Collected data entries:
+ + + + +
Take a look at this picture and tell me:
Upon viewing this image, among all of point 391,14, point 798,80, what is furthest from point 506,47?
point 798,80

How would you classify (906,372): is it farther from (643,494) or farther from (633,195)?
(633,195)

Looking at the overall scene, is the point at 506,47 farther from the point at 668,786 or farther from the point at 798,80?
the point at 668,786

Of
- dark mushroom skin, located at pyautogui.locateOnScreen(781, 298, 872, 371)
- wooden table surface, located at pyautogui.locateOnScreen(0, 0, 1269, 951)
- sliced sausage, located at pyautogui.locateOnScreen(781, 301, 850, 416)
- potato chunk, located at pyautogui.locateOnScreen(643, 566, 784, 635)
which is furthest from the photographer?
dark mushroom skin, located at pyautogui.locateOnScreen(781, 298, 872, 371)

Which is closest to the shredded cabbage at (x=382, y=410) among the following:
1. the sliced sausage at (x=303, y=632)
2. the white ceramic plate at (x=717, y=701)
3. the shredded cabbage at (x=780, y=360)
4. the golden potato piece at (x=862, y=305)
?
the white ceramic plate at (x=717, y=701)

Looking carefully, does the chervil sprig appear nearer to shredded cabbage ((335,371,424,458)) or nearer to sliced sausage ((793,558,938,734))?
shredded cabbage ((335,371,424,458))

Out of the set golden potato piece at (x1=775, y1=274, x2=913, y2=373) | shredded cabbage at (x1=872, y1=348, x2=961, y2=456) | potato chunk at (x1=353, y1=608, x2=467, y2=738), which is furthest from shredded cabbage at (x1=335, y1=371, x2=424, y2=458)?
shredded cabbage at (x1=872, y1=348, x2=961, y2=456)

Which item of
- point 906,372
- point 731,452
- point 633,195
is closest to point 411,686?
+ + + + +
WRITTEN REQUEST ▸ Give the rows above, from the line containing "Out of the set" through the last line, as a JSON list of strings with one string per line, leaving out blank lines.

THE COMPLETED TASK ▸
[
  "Out of the set golden potato piece at (x1=775, y1=274, x2=913, y2=373) | shredded cabbage at (x1=872, y1=348, x2=961, y2=456) | potato chunk at (x1=353, y1=608, x2=467, y2=738), which is furthest from shredded cabbage at (x1=335, y1=371, x2=424, y2=458)?",
  "shredded cabbage at (x1=872, y1=348, x2=961, y2=456)",
  "Which item of",
  "- point 906,372",
  "- point 731,452",
  "- point 633,195",
  "is closest to point 411,686?"
]